• Task details:
Reproduce each of the following entries word for word, omitting the pictures.

### Listing ###

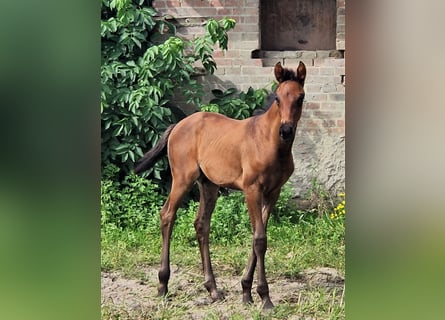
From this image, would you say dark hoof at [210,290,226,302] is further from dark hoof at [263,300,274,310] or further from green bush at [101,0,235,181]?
green bush at [101,0,235,181]

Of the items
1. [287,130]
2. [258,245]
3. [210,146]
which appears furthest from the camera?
[210,146]

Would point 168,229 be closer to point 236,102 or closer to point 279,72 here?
point 236,102

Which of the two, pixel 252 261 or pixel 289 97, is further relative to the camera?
pixel 252 261

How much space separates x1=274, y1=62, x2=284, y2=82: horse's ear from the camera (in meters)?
3.01

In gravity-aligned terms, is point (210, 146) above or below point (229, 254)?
above

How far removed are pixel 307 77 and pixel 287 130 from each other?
328 millimetres

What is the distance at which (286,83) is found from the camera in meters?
3.02

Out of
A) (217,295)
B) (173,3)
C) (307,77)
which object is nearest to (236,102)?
(307,77)

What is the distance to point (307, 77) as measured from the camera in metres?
3.19

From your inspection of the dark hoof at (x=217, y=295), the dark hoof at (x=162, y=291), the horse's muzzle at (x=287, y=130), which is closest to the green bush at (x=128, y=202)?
the dark hoof at (x=162, y=291)

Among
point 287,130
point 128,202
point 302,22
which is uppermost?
point 302,22

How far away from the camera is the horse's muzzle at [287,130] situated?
297cm
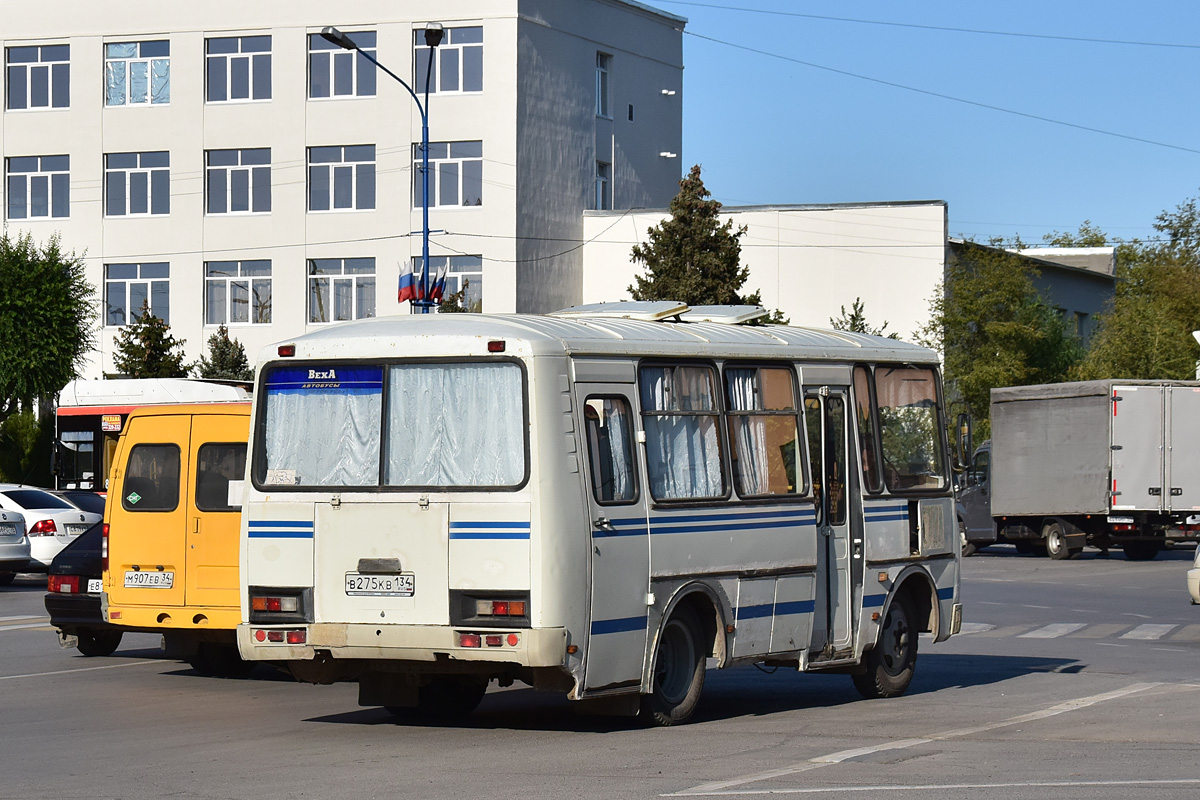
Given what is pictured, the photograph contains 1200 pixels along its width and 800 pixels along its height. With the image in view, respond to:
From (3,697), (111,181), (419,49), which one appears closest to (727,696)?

###

• Problem solution:
From this image, would you say dark hoof at [210,290,226,302] is further from dark hoof at [263,300,274,310] or further from green bush at [101,0,235,181]?
green bush at [101,0,235,181]

Of the items
1. [287,130]
2. [258,245]
3. [210,146]
which appears furthest from the camera?
[210,146]

Would point 168,229 be closer to point 236,102 or closer to point 279,72 here?
point 236,102

Which of the two, pixel 252 261 or pixel 289 97, is further relative to the camera?
pixel 252 261

How much space separates x1=274, y1=62, x2=284, y2=82: horse's ear from the camera (in meters)?
3.01

In gravity-aligned terms, is point (210, 146) above or below point (229, 254)?
above

How far removed are pixel 307 77 and pixel 287 130 from each other?
328 millimetres

What is the distance at which (286,83) is found from the camera in meters?
3.02

Out of
A) (217,295)
B) (173,3)
C) (307,77)
which object is nearest to (236,102)?
(307,77)

What is the distance to point (307, 77) as measured from the camera in metres?
3.19

From your inspection of the dark hoof at (x=217, y=295), the dark hoof at (x=162, y=291), the horse's muzzle at (x=287, y=130), which is closest to the green bush at (x=128, y=202)?
the dark hoof at (x=162, y=291)

Among
point 287,130
point 128,202
point 302,22
which is uppermost?
point 302,22

How far away from the camera is the horse's muzzle at [287,130] situated?
297cm
Given what is pictured, the photograph contains 1200 pixels along its width and 800 pixels along its height. With the image in view, respond to:
From (3,697), (111,181), (419,49), which one appears closest to (727,696)?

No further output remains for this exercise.